After 15 days there’s significant divergence. South Korea managed to bend the curve very nicely and move sideways. Other countries were not so lucky. Cases kept growing, though at varying speed after crossing the 100 marks. Italy looks scary and that’s because it’s only a few days behind Korea. But if people monitor in horror what’s been going in Italy, be prepared for…

In other words, I certainly hope that the other countries will be able to bend the curve better than Italy because if not, we’re going to see Italy 2.0, Italy 3.0, Italy 4.0, etc. in the other countries really soon. Very likely, Spain will look even worse than Italy soon! Bummer!
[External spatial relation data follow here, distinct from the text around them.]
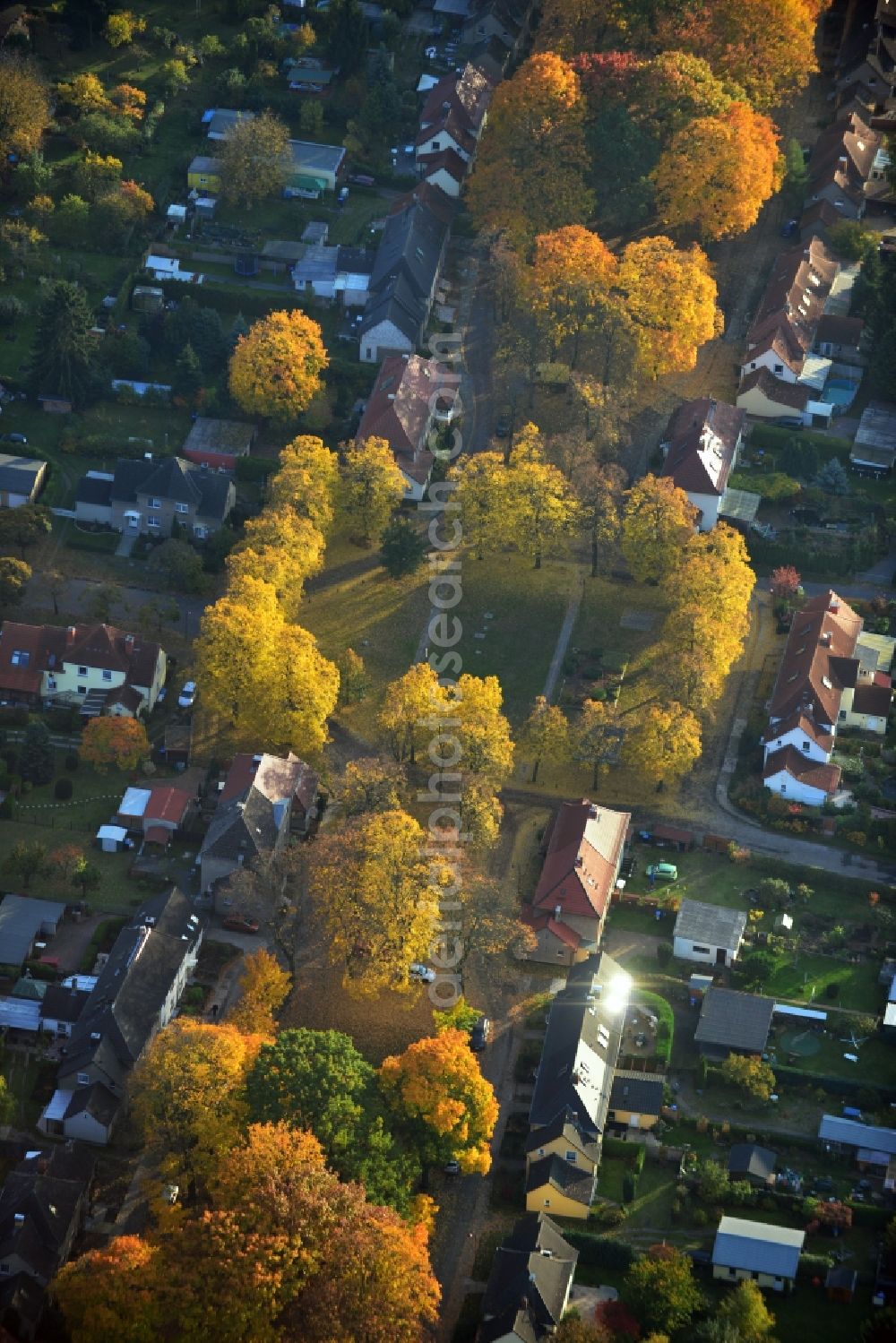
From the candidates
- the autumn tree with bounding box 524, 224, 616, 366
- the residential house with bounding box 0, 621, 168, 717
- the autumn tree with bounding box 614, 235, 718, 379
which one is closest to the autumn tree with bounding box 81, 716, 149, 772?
the residential house with bounding box 0, 621, 168, 717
How about fatalities? If we plot fatalities in a similar fashion, i.e., fatalities per 1m residents and also shifted by the same lags as above we get the following chart, see below:

Fatalities per 1 million population, setting date 0 when confirmed cases first cross 1.0. Source: http://www.worldometers.info/coronavirus/

Even though the case numbers took a similar path (if adjusted by population and take-off-date), countries have very different paths for the deaths:

So, there’s some hope in those numbers. If you look at the raw numbers, the U.S. looks like the worst country. But neither in the progression of cases nor deaths are we significantly worse than other countries and we’re likely on a better trajectory than some of the other places. Let’s hope we get to the bend point soon!

Hope you enjoyed today’s rambling post! Looking forward to the discussion below!